“I drove to Dublin with this awful feeling,” Kay Clifford told the coroner. Sadly, her mother’s instinct was right.
Ms Clifford was driving home to Clontarf from Clonakilty in West Cork, where her daughter Sarah Clifford, 31, a qualified nurse, was lying in her bed, her two dogs beside her. Unknown to Kay, Sarah had died.
Clonakilty Coroner’s Court heard that Sarah had an accident some years before, badly damaging a leg and becoming paralysed for a time. She had anxiety and over a number of years was prescribed extremely strong painkillers, to which she became addicted.
Sarah was found in her home at 30 Park View in Clonakilty on Sunday afternoon, November 25.
Taxi driver John Mulcahy had raised the alarm. He or his wife, who also drives a taxi, delivered her medication every morning as well as nutritional drinks that were too big to push through the letterbox. On Saturday, Friday’s drinks were still on the porch. By Sunday, so were Saturday’s.
Autopsy results showed as many as nine medications in Sarah’s system, but only one, an anti-convulsive medication, in the toxic range.
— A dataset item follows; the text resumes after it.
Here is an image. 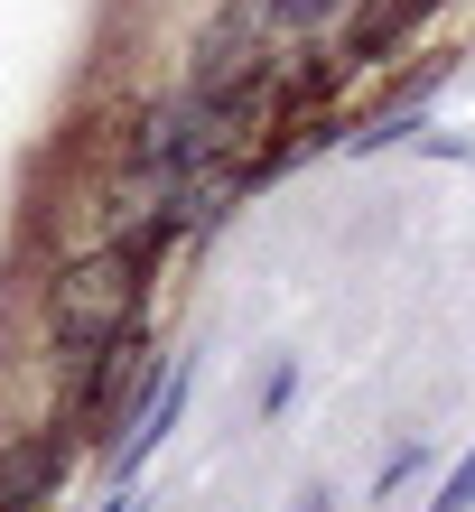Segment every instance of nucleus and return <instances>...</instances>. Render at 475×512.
Here are the masks:
<instances>
[{"label":"nucleus","mask_w":475,"mask_h":512,"mask_svg":"<svg viewBox=\"0 0 475 512\" xmlns=\"http://www.w3.org/2000/svg\"><path fill=\"white\" fill-rule=\"evenodd\" d=\"M289 401H299V364H289V354H280V364L261 373V391H252V410H261V419H280Z\"/></svg>","instance_id":"10"},{"label":"nucleus","mask_w":475,"mask_h":512,"mask_svg":"<svg viewBox=\"0 0 475 512\" xmlns=\"http://www.w3.org/2000/svg\"><path fill=\"white\" fill-rule=\"evenodd\" d=\"M150 298H159V252L122 243V233H94V243H75L66 261H47L38 280V345L47 364H84V354L122 345L150 326Z\"/></svg>","instance_id":"1"},{"label":"nucleus","mask_w":475,"mask_h":512,"mask_svg":"<svg viewBox=\"0 0 475 512\" xmlns=\"http://www.w3.org/2000/svg\"><path fill=\"white\" fill-rule=\"evenodd\" d=\"M84 447H94V429H84L75 410L19 419V429L0 438V512H56V494H66Z\"/></svg>","instance_id":"3"},{"label":"nucleus","mask_w":475,"mask_h":512,"mask_svg":"<svg viewBox=\"0 0 475 512\" xmlns=\"http://www.w3.org/2000/svg\"><path fill=\"white\" fill-rule=\"evenodd\" d=\"M299 512H336V485H308V494H299Z\"/></svg>","instance_id":"12"},{"label":"nucleus","mask_w":475,"mask_h":512,"mask_svg":"<svg viewBox=\"0 0 475 512\" xmlns=\"http://www.w3.org/2000/svg\"><path fill=\"white\" fill-rule=\"evenodd\" d=\"M271 10H280V28H289V38H326V28H336L354 0H271Z\"/></svg>","instance_id":"8"},{"label":"nucleus","mask_w":475,"mask_h":512,"mask_svg":"<svg viewBox=\"0 0 475 512\" xmlns=\"http://www.w3.org/2000/svg\"><path fill=\"white\" fill-rule=\"evenodd\" d=\"M280 47H289V28H280L271 0H215V10L196 19V38H187L177 84H187V94H224V84L280 66Z\"/></svg>","instance_id":"2"},{"label":"nucleus","mask_w":475,"mask_h":512,"mask_svg":"<svg viewBox=\"0 0 475 512\" xmlns=\"http://www.w3.org/2000/svg\"><path fill=\"white\" fill-rule=\"evenodd\" d=\"M429 512H475V438L457 447V466L438 475V494H429Z\"/></svg>","instance_id":"9"},{"label":"nucleus","mask_w":475,"mask_h":512,"mask_svg":"<svg viewBox=\"0 0 475 512\" xmlns=\"http://www.w3.org/2000/svg\"><path fill=\"white\" fill-rule=\"evenodd\" d=\"M410 475H429V438H401V447H392V457H382V466H373V503H392V494L410 485Z\"/></svg>","instance_id":"7"},{"label":"nucleus","mask_w":475,"mask_h":512,"mask_svg":"<svg viewBox=\"0 0 475 512\" xmlns=\"http://www.w3.org/2000/svg\"><path fill=\"white\" fill-rule=\"evenodd\" d=\"M448 75H457V56H429V66H401L392 84H382V103H364V112L345 122V159H382V149L420 140L429 103L448 94Z\"/></svg>","instance_id":"4"},{"label":"nucleus","mask_w":475,"mask_h":512,"mask_svg":"<svg viewBox=\"0 0 475 512\" xmlns=\"http://www.w3.org/2000/svg\"><path fill=\"white\" fill-rule=\"evenodd\" d=\"M438 10H448V0H354V10L336 19V56L354 75H382L392 56H410L438 28Z\"/></svg>","instance_id":"5"},{"label":"nucleus","mask_w":475,"mask_h":512,"mask_svg":"<svg viewBox=\"0 0 475 512\" xmlns=\"http://www.w3.org/2000/svg\"><path fill=\"white\" fill-rule=\"evenodd\" d=\"M94 512H150V494H140V485H112V503H94Z\"/></svg>","instance_id":"11"},{"label":"nucleus","mask_w":475,"mask_h":512,"mask_svg":"<svg viewBox=\"0 0 475 512\" xmlns=\"http://www.w3.org/2000/svg\"><path fill=\"white\" fill-rule=\"evenodd\" d=\"M187 401H196V354H177V364H168V382H159V401L140 410V429H131V438L103 457V466H112V485H140V475H150V457H159V447L177 438Z\"/></svg>","instance_id":"6"}]
</instances>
The court heard she had been so unwell that her body, racked by pneumonia and a severe infection, had been unable to metabolise it and it had built up in her system. Sarah had said she didn’t want to go into hospital. Plans were in place to reduce her medication.
Kay Clifford told the coroner: “She did want to get her life back.”
But, after four years of heavy doses of strong painkillers, “she was addicted to them”.
Kay saw Sarah the Wednesday before she died. The following day, Sarah texted to say she was too sick to meet her mother.
There was no answer to texts, calls, email on Friday. On Saturday morning, Kay called over and shouted in the letterbox. She had a key but didn’t want to disturb her daughter.
Instead, she popped a note through the door saying she had left pyjamas she had bought for Sarah with the chemists. Kay left a €50 inside the note.
Investigating Garda Donal McCormack said he found the note left for Sarah by her mother inside the door. ‘I don’t think it was ever read, unfortunately,” he said.
Kay Clifford then produced another note, written by her daughter and addressed to “whoever finds this note”. It was written two days before she was last seen alive by John Mulcahy and found under her pillow.
“I want to make it very clear that I am not or am not suicidal,” it said.
“However, I feel the worst I have in my whole life”.
The letter, read out in court, explained how Sarah felt she couldn’t walk or even breath and had a soaring temperature.
She said it had been four weeks since she had eaten properly as she couldn’t keep anything down. She said she had instructed a solicitor to give her dogs to someone else.
Coroner Frank O’Connell said that while the various medicines were properly prescribed and dispensed, Ms Clifford was on high doses, compromising her gag reflex, with gastric contents going down and causing infection.
The coroner ruled that Ms Clifford died at her home early on November 24, 2018, as a result of bronchial pneumonia, sepsis and an abscess, with a background of medication for pain relief and her ill health, this being the underlying cause of death.